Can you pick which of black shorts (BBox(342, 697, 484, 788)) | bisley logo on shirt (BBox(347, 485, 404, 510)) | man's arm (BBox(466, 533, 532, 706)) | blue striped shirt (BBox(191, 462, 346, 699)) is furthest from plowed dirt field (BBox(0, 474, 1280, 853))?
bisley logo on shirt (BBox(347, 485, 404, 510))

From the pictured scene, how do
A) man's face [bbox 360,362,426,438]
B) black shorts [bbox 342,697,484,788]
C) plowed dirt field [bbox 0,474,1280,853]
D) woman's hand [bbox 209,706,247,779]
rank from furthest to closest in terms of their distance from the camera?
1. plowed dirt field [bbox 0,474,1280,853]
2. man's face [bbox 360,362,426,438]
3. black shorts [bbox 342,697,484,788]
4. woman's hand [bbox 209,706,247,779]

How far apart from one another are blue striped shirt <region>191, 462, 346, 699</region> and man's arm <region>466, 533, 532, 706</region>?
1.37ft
######
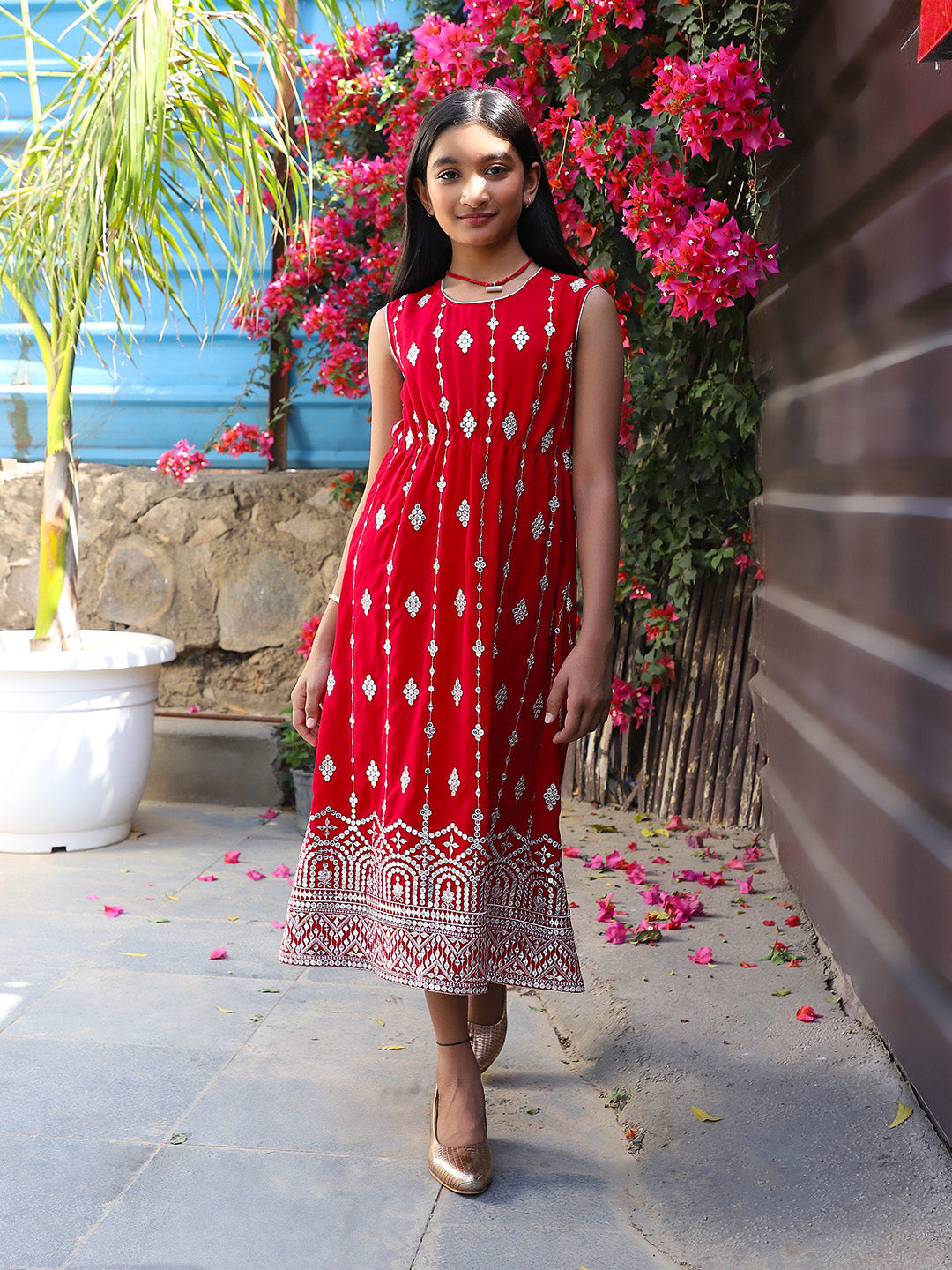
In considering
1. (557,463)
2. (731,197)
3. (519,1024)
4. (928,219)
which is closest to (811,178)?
######
● **INSTRUCTIONS TO FOLLOW**:
Pull out each line of the records above that contains the string "furthest". Case counts.

● **TASK RESULT**:
Can you pick which of black shorts (BBox(342, 697, 484, 788)) | bisley logo on shirt (BBox(347, 485, 404, 510)) | man's arm (BBox(466, 533, 532, 706)) | blue striped shirt (BBox(191, 462, 346, 699)) is furthest from plowed dirt field (BBox(0, 474, 1280, 853))?
rank from furthest to closest in terms of their distance from the camera?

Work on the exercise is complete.